Semiformer: Semi-Supervised Vision Transformers

This repository contains the official Pytorch implementation of our paper: "Semiformer: Semi-Supervised Vision Transformers (ECCV 2022, Poster)"

Zejia Weng, Xitong Yang, Ang Li, Zuxuan Wu, Yu-Gang Jiang

[Paper] [Supp]

Introduction

We introduce a joint semi-supervised learning framework, Semiformer, which contains a transformer stream, a convolutional stream and a carefully designed fusion module for knowledge sharing between these streams. The convolutional stream is trained on limited labeled data and further used to generate pseudo labels to supervise the training of the transformer stream on unlabeled data.

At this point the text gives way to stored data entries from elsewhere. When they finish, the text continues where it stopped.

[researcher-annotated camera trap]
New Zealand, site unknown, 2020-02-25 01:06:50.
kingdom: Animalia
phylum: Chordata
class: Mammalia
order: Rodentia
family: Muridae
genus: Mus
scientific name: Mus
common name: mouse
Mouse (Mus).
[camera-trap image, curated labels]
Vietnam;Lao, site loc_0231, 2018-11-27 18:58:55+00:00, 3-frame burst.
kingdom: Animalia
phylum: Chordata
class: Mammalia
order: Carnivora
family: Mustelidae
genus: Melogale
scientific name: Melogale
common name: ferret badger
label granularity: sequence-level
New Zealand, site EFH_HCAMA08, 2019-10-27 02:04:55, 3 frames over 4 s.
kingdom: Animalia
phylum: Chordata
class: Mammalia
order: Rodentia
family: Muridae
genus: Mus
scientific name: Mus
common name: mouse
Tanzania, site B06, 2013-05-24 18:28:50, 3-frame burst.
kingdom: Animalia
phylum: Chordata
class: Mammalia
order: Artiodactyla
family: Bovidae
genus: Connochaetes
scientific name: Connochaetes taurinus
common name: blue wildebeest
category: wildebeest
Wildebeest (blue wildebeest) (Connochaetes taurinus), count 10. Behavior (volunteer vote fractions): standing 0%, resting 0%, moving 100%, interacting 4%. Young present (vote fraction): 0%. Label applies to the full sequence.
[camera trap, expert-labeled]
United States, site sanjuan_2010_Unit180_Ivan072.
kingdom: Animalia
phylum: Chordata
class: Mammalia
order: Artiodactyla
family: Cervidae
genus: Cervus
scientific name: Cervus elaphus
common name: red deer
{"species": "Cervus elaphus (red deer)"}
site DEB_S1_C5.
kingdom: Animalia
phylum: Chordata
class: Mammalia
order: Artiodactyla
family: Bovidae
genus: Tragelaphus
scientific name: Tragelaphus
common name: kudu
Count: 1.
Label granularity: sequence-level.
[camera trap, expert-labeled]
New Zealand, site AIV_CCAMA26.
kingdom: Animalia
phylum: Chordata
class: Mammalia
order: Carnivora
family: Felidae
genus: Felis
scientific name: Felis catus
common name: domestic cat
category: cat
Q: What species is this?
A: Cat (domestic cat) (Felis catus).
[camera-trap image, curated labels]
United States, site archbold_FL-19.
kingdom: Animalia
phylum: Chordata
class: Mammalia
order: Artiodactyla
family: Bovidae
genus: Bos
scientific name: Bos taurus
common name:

The main framework of the Semiformer is shown as following:

Dependent Packages

PyTorch 1.7.0+ and torchvision 0.8.1+ and pytorch-image-models 0.3.2

Log and Checkpoint downloaded

The best performance of semiformer in 10%-ImageNet SSL learning is 75.5%. We upload the training log and the corresponding checkpoint, which can be downloaded through the following links:

Data Preparation

Download and extract ImageNet train and val images from http://image-net.org/. The directory structure of the ImageNet data is expected as:

/path/to/imagenet
  train/
    class 1/
    class 2/
    ...
    class 1000/
  val/
    class 1/
    class 2/
    ...
    class 1000/

Evaluation

Download the checkpoint and evaluate the model by the script "/script/eval.sh". You will get the 75.5% Top1 Accuracy. Training process is recorded here.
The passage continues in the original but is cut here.